Скала Яна Сокол, Эмилия Марр

1. Глава 1

Пролог

Его дыхание щекочет мне шею. Прежде чем прихожу в себя, он хватает меня за волосы и поднимает мое лицо к своему.
— Хорошо трахаешься, — говорит Скала. — Похоже, тебя подучили.
— Нет, — но он не слушает и заставляет меня подняться, а потом, к моему ужасу, подталкивает к двери и выкидывает голой в коридор.
— Когда понадобишься, я позову, — с этими словами он захлопывает перед моим носом дверь.
Еще секунду стою перед его дверью, прежде чем повернуться и бежать к себе в комнату. Но она заперта.
Что делать?
Не ходить же по дому голой. Возвращаюсь к его двери, толкаю ее, но он и ее запер.
— Пожалуйста, — говорю тихо. — За что ты так со мной? Ничего не было ни с кем. Дай мне одеться, пожалуйста.
Он глух к моим мольбам. Еще раз обхожу все двери в коридоре, но все они заперты. На глаза попадает штора. Пусть прозрачная, но хоть какое-то прикрытие. Сдираю ее и обматываюсь. Возвращаюсь к его двери и опираюсь на нее спиной.
— Ну ты и сволочь, Стас, — шепчу я. — Зачем я только хотела к тебе вернуться? Мозги, наверное, повредила.
Сквозь слезы вижу, как в конце коридора появляется мужская фигура.
— Пожалуйста, не смотрите на меня, — успеваю прошептать, прежде чем дверь за моей спиной открывается и меня за шкирку затаскивают в спальню.

Глава 1

Кладбище всегда навевало на меня печаль. Возможно, потому, что вся моя семья находилась тут, под этими гранитными плитами. Некогда живые люди остались только в моих воспоминаниях. Мама, папа, брат, дедушка… и вот последней меня покинула бабушка. Я теперь каждый день приходила к их могилам, приносила цветы, говорила и говорила с ними. При их жизни не наговорилась, вот теперь рассказываю обо всем, что меня печалит и тревожит, что радует; хотя в последнее время мало что веселит.

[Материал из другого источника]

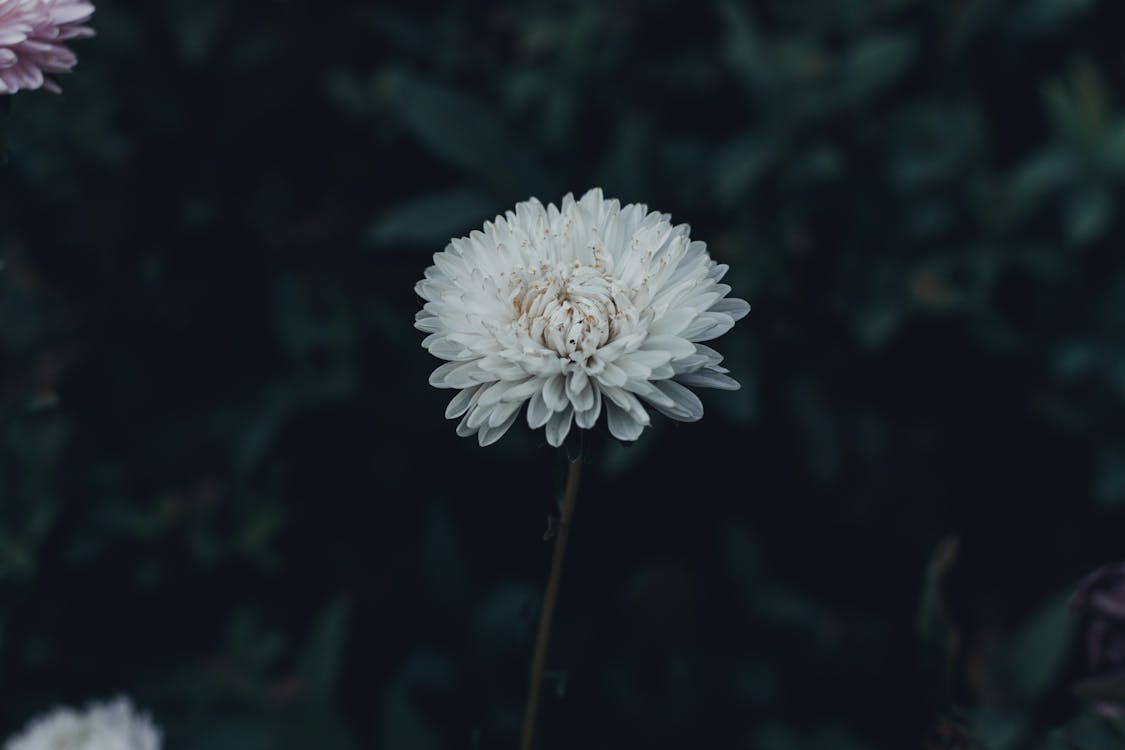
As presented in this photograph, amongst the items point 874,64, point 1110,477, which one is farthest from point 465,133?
point 1110,477

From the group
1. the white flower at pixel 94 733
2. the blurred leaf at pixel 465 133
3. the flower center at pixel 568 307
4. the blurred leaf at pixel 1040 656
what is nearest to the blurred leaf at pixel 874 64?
the blurred leaf at pixel 465 133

— Ты еще здесь? — крикнул мне дед Матвей.

Сухой, небольшой мужичок спешил в мою сторону. Жил на краю кладбища и присматривал тут за порядком. Он всегда не зло ругал меня за то, что на кладбище ошиваюсь.

— Уже ухожу, — ответила, зная, что еще немного — и он меня взашей выгонит.

— Иди с миром, не тревожь мертвых, — пробурчал он. — Что тебе спокойно не живется? Таскаешься сюда каждый день. Али тебе моя работа приглянулась, — он сощурил глаза и уставился на меня, — что на мое место метишь? Мала еще.

— Ну что вы, дед Матвей, — попыталась я его успокоить, — куда мне. Мои же все здесь, вот и прихожу к ним. Тоскую.

— К мертвым она таскается, — фыркнул он. — Мужика себе найди. Пусть деток тебе наделает, тогда и дурью маяться не будешь.

Спорить с ним смысла не было, потому я просто молча поспешила уйти.

— До встречи, дедушка, — сказала я ему на выходе.

Все же он неплохой человек, хоть иногда и заносит его на поворотах. Беспокоится за меня, хоть и вида не подаёт.

— Никакой «до встречи», — начал он зло бурчать. — Ишь че удумала. Кому сказал, не ходи сюда?

— А я вам завтра пирожков принесу, — знаю я, чем его умаслить. Одиночество мне знакомо.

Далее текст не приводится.